WFIU Public Radio’s free Jazz in July concert will return to Columbus next summer, station organizers say.

The recent concert held at the Bartholomew County Public Library plaza on Fifth Street attracted an estimated 750 people to see the Al Cobine Big Band. That came just two days after the new JazzIN Columbus free downtown concert series attracted an estinated 400 people on Fourth Street after a rainstorm for sax player Rob Dixon’s all-star jazz lineup called The Blue Side.

No date or musical act has yet been set for the 2025 WFIU Jazz in July concert, said Laura Baich, WFIU marketing director.

The recent local jazz resurgence began after Columbus resident Warren Ward, a former full-time concert promoter and producer, launched the Jazz at Helen’s concert series in January 2023 at Helen Haddad Hall in downtown Columbus with the support and visibility of the Columbus Indiana Philharmonic. Performers have included both regional and nationally touring acts in a venue that opened in August 2020.

Ward, a longtime jazz fan, originally was struck by the idea that the Philharmonic’s Shigeru Kawai 9-foot piano was sitting idle much of the time and should be highlighted more.
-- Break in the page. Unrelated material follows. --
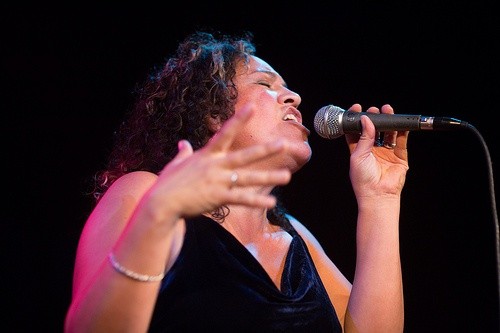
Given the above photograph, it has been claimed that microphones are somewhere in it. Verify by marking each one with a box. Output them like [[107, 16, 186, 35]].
[[314, 105, 468, 139]]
Jazz artists ranging from keyboardist Steve Allee, scheduled to perform on Fourth Street Aug. 14, to pianist Kelleen Strutz, slated for Aug. 16 at Haddad Hall, have mentioned that the instrument is a definite draw for performers.

Though a briefly expanded format of two-shows-per-artist did not draw the support that some expected, most of the single shows have sold out with a 96-seat format.

At the local Jazz in July concert July 19, Columbus resident Chuck VanNatta was among the attendees and was seated in the front row. He is an Indiana University music graduate who organized an eclectic and highly popular Music at Asbury series here for years for Asbury United Methodist Church, where he recently established a music conservatory for youth.

VanNatta, a big band fan and a former trumpet player in the early 1950s in a big band, said he enjoyed the group’s tunes that were “a little more sophisticated and complicated.”

“But I frankly also want to hear a melody, too,” he said.

Plus, he loved the fact that the ensemble was not amplified, because he did not have to adjust hearing aides.

“I actually could hear very well,” he said.

The crowd, which also included young parents with children, was spread out to across a closed Fifth Street in front of First Christian Church.

Support for Jazz in July came from presenting partner Greene & Schultz Trial Lawyers in Indianapolis and Bloomington and supporting partner the Columbus Area Visitors Center.

Staff at the Bartholomew County Public Library said last month they would be interested in hosting similar events in the future.